(Part of a data file)

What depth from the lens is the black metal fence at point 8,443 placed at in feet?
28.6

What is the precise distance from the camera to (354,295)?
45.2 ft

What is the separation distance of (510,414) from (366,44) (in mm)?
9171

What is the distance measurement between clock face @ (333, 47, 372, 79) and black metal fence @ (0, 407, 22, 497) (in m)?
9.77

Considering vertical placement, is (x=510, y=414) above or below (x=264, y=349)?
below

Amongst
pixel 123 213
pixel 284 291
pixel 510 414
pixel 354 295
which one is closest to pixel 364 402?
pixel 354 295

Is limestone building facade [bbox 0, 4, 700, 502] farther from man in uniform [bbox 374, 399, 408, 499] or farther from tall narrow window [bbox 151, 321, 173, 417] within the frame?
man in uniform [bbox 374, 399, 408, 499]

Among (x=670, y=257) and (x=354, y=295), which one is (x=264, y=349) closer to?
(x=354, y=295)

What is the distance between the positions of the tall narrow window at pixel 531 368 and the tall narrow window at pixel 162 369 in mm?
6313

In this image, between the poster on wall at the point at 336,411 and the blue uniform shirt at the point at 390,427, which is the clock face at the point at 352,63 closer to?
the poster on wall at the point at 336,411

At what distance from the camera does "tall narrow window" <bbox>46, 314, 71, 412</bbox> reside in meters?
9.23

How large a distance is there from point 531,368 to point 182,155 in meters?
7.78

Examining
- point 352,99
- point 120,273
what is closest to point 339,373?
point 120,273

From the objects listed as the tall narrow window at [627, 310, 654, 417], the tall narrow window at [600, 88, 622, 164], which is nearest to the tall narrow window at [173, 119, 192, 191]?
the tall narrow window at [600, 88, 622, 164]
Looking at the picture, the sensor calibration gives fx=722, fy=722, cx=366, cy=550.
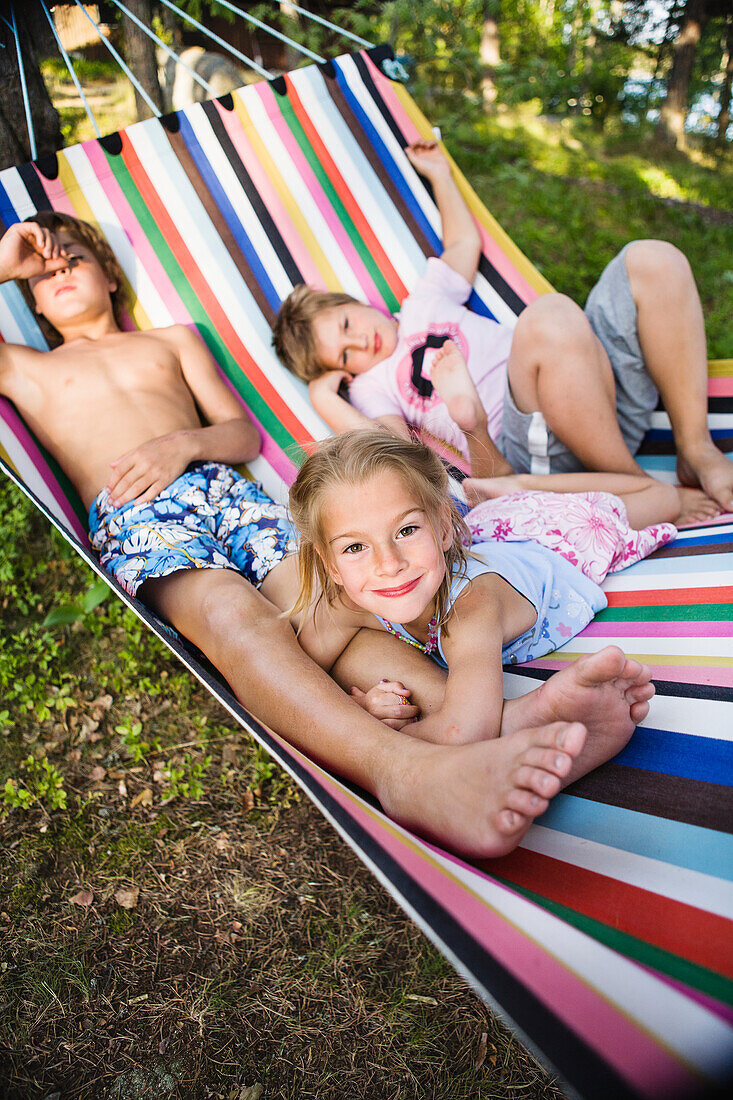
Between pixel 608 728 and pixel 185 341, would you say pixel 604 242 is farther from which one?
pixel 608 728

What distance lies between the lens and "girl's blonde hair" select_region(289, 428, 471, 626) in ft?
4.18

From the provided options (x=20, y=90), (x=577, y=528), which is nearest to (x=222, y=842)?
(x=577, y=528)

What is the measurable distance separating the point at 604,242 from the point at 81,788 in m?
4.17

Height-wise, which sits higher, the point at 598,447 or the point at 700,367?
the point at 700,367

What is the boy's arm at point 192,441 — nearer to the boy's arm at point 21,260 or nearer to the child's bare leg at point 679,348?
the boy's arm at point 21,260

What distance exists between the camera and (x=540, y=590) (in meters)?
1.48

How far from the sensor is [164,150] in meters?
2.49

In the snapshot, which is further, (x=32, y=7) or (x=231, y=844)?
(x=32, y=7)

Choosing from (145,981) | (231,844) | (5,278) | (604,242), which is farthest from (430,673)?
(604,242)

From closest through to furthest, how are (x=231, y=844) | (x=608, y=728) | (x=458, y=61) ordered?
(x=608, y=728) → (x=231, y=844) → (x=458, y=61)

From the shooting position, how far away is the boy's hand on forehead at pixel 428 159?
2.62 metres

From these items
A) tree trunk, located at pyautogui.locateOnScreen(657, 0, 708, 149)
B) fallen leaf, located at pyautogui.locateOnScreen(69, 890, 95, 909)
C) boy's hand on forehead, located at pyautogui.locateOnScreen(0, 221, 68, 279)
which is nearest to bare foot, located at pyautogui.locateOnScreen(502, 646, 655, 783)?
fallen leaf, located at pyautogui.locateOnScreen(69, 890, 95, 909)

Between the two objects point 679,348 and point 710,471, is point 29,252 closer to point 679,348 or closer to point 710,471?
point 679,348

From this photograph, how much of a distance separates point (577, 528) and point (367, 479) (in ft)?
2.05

■ Aim
Leave out the pictures and transcribe the entries above exactly.

■ Expected output
What depth from the lens is the black metal fence at point 8,443 placed at in feet?
28.6

What is the precise distance from the camera to (354,295)?
45.2 ft

What is the separation distance of (510,414) from (366,44) (in mm)?
9171

What is the distance measurement between clock face @ (333, 47, 372, 79) and black metal fence @ (0, 407, 22, 497) (in m)?
9.77

Considering vertical placement, is (x=510, y=414) above or below (x=264, y=349)?
below

Amongst
pixel 123 213
pixel 284 291
pixel 510 414
pixel 354 295
which one is closest to pixel 364 402?
pixel 354 295

Is limestone building facade [bbox 0, 4, 700, 502] farther from man in uniform [bbox 374, 399, 408, 499] or farther from tall narrow window [bbox 151, 321, 173, 417] within the frame?
man in uniform [bbox 374, 399, 408, 499]

Among (x=670, y=257) and (x=354, y=295), which one is (x=264, y=349) closer to?
(x=354, y=295)

What is the distance between the positions of the tall narrow window at pixel 531 368 and the tall narrow window at pixel 162 369 in mm?
6313

In this image, between the poster on wall at the point at 336,411 and the blue uniform shirt at the point at 390,427, which is the clock face at the point at 352,63 closer to?
the poster on wall at the point at 336,411

At what distance from the camera does "tall narrow window" <bbox>46, 314, 71, 412</bbox> reside in meters?
9.23

How large a distance is there from point 531,368 to point 182,155 in meters?
7.78

Examining
- point 352,99
- point 120,273
what is closest to point 339,373?
point 120,273

From the objects listed as the tall narrow window at [627, 310, 654, 417], the tall narrow window at [600, 88, 622, 164], which is nearest to the tall narrow window at [173, 119, 192, 191]?
the tall narrow window at [600, 88, 622, 164]
Looking at the picture, the sensor calibration gives fx=722, fy=722, cx=366, cy=550.
Between pixel 608 728 and pixel 185 341, would you say pixel 604 242 is farther from which one?
pixel 608 728

What distance lies between the lens and "girl's blonde hair" select_region(289, 428, 471, 626) in ft?
4.18

From the provided options (x=20, y=90), (x=577, y=528), which is nearest to (x=222, y=842)?
(x=577, y=528)

What is the measurable distance separating the point at 604,242 from the point at 81,788 in m?
4.17

Height-wise, which sits higher, the point at 598,447 or the point at 700,367?
the point at 700,367

What is the boy's arm at point 192,441 — nearer to the boy's arm at point 21,260 or nearer to the child's bare leg at point 679,348?
the boy's arm at point 21,260

What distance exists between the camera and (x=540, y=590) (in meters)?
1.48

How far from the sensor is [164,150] in meters?
2.49

In the snapshot, which is further, (x=32, y=7) or (x=231, y=844)?
(x=32, y=7)

Choosing from (145,981) | (231,844) | (5,278) | (604,242), which is farthest from (430,673)?
(604,242)

From closest through to furthest, how are (x=231, y=844) | (x=608, y=728) | (x=458, y=61) ordered?
(x=608, y=728) → (x=231, y=844) → (x=458, y=61)

From the shooting position, how far away is the boy's hand on forehead at pixel 428 159?
2.62 metres

From these items
A) tree trunk, located at pyautogui.locateOnScreen(657, 0, 708, 149)
B) fallen leaf, located at pyautogui.locateOnScreen(69, 890, 95, 909)
C) boy's hand on forehead, located at pyautogui.locateOnScreen(0, 221, 68, 279)
which is nearest to bare foot, located at pyautogui.locateOnScreen(502, 646, 655, 783)?
fallen leaf, located at pyautogui.locateOnScreen(69, 890, 95, 909)

Between the two objects point 679,348 and point 710,471, is point 29,252 closer to point 679,348 or closer to point 710,471?
point 679,348

From this photograph, how much of a distance separates point (577, 528) and point (367, 479) (in ft)?
2.05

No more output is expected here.